La corrupción, se quiera o no y aunque se insista en negarlo por parte del oficialismo, se ha vuelto también un fenómeno endémico del morenismo en el poder y a ello han contribuido dos fenómenos principalmente: por un lado, la destrucción de los sin duda precarios e insuficientes mecanismos de transparencia y de vigilancia que se habían venido construyendo, pero que habían representado importantes pasos para evidenciarla y confrontarla y, por otro lado, la entronización de una nueva burocracia inexperta e incapaz que, empoderada como nunca había imaginado, se asume intocable por su mera cercanía ideológica o política a López Obrador y su movimiento.
Aunque endebles y deficitarios, los instrumentos de rendición de cuentas que existían, en particular los mecanismos de transparencia, lograron evidenciar una serie de escándalos de corrupción que ocurrieron en los gobiernos pasados; incluidos, entre muchos otros, el caso del "toallagate" de Fox, las compras con sobreprecios a cargo de García Luna, o la adquisición de la "Casa Blanca" por parte de Peña Nieto y su familia.

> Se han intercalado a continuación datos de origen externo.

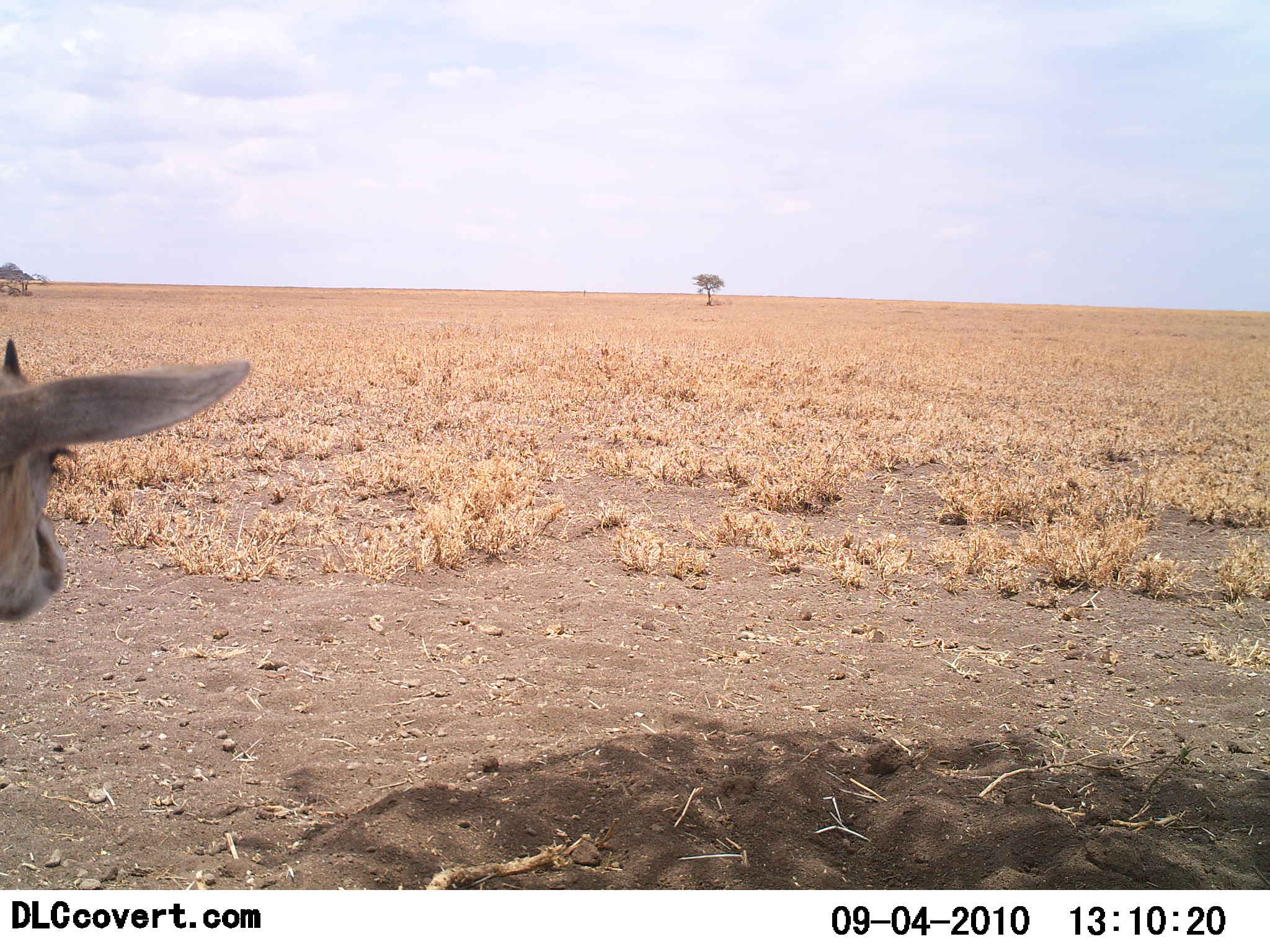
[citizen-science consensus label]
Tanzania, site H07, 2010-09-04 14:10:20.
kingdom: Animalia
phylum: Chordata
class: Mammalia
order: Artiodactyla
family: Bovidae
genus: Eudorcas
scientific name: Eudorcas thomsonii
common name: thomson's gazelle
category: gazellethomsons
Gazellethomsons (thomson's gazelle) (Eudorcas thomsonii), count 1. Behavior (volunteer vote fractions): standing 100%, resting 0%, moving 0%, interacting 0%. Young present (vote fraction): 0%. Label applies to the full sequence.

A pesar de ello, o más bien precisamente por ello -porque representaba un riesgo para la corrupción del obradorismo-, López Obrador se empeñó en destruir esos mecanismos (empezando por el INAI) y a darle al gobierno la responsabilidad de transparentar la información pública. La tragedia es palpable: a principios de agosto Artículo 19 reveló que, a menos de tres meses de haber iniciado funciones "Transparencia para el Pueblo", había desechado el 99.6% de los recursos de revisión presentados por ciudadanos para impugnar las negativas de entrega de información pública. Por otra parte, los gobiernos morenistas se empeñaron en desmantelar los precarios logros que se habían conseguido para tratar de construir un servicio civil de carrera en el gobierno, para asignar los cargos públicos a partir de relaciones políticas, partidistas, personales y hasta familiares y no por los méritos y capacidades de los funcionarios -un fenómeno que ciertamente no es nuevo, pero que con el obradorismo se ha agravado-. Ello ha generado una burocracia ineficiente -una manera en la que también se expresa la corrupción- y en muchos casos voraz, como lo demuestran casos que han sido denunciados públicamente y que el gobierno ha tratado de ocultar, minimizar o bien acusado de ser maquinaciones de la "derecha" y de la "prensa vendida", como Segalmex, los sobreprecios en las obras insignia del gobierno, o los que involucran a familiares del López Obrador o de sus circuitos cercanos, por ejemplo.
Incluso hoy se han evidenciado nuevos tipos de corruptelas (como el huachicol fiscal) que antes de los gobiernos morenistas no existían y que han involucrado a altos circuitos de decisión de instituciones que, hasta ahora, habían logrado sortear la mácula de la corrupción (como la Marina), lo que prueba que ésta no sólo no se ha acabado, sino que está más vigente que nunca.